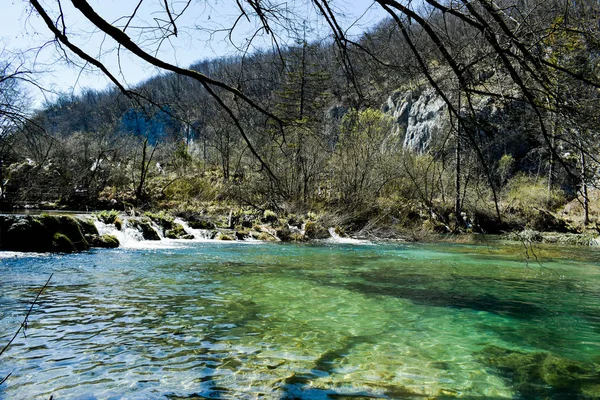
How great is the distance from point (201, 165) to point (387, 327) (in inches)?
1622

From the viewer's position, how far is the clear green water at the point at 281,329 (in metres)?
3.52

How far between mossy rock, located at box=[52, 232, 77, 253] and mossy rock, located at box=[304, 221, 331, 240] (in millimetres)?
9905

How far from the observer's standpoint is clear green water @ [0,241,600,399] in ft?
11.5

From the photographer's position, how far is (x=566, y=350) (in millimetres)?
4664

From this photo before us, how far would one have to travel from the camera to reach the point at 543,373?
3.97m

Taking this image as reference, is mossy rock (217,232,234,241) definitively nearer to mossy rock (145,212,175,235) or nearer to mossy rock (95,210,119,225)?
mossy rock (145,212,175,235)

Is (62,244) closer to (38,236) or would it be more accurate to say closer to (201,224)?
(38,236)

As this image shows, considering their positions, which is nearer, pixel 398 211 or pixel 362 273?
pixel 362 273

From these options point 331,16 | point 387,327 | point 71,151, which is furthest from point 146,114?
point 71,151

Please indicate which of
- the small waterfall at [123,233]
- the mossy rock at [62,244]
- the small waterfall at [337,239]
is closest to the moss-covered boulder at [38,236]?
the mossy rock at [62,244]

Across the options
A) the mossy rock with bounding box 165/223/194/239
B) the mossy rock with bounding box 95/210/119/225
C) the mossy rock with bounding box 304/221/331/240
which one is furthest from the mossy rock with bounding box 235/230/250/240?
the mossy rock with bounding box 95/210/119/225

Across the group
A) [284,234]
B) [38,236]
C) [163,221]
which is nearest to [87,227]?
[38,236]

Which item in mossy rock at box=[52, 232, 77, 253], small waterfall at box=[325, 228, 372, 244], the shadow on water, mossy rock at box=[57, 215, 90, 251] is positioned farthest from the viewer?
small waterfall at box=[325, 228, 372, 244]

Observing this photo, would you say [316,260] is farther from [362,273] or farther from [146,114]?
[146,114]
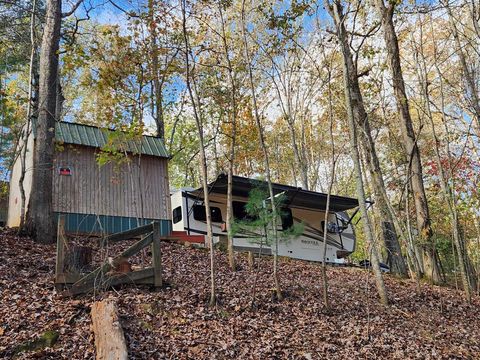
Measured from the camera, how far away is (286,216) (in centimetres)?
1365

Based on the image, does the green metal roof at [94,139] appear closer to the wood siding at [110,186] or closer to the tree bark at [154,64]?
the wood siding at [110,186]

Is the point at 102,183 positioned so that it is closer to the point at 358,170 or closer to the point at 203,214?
the point at 203,214

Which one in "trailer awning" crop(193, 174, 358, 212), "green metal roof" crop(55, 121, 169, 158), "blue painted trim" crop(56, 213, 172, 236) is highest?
"green metal roof" crop(55, 121, 169, 158)

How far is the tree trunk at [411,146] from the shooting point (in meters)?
10.7

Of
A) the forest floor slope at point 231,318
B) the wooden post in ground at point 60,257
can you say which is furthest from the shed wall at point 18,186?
the wooden post in ground at point 60,257

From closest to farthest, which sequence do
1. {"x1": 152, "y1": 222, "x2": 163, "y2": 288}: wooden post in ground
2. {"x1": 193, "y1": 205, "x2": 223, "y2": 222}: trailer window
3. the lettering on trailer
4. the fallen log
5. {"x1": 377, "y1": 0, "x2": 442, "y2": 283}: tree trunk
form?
1. the fallen log
2. {"x1": 152, "y1": 222, "x2": 163, "y2": 288}: wooden post in ground
3. {"x1": 377, "y1": 0, "x2": 442, "y2": 283}: tree trunk
4. {"x1": 193, "y1": 205, "x2": 223, "y2": 222}: trailer window
5. the lettering on trailer

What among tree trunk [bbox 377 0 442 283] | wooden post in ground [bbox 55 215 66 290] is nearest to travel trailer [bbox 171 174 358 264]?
tree trunk [bbox 377 0 442 283]

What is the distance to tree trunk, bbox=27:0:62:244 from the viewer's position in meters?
9.11

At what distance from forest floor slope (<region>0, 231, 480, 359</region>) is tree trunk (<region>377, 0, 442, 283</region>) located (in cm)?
191

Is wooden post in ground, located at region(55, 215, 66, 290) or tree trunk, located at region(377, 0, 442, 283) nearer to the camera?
wooden post in ground, located at region(55, 215, 66, 290)

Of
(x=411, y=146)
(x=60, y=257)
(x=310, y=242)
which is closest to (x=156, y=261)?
(x=60, y=257)

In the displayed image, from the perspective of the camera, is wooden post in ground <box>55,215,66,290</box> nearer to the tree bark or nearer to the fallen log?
the fallen log

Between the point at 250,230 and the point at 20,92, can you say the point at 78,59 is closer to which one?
the point at 250,230

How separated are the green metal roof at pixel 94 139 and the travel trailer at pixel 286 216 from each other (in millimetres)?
1595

___

*SET EXERCISE*:
Copy out the records word for word, from the line containing "How separated are" through the end of the records.

*ANSWER FOR THE TASK*:
How separated are the green metal roof at pixel 94 139 and the travel trailer at pixel 286 216 from each other (in millimetres)?
1595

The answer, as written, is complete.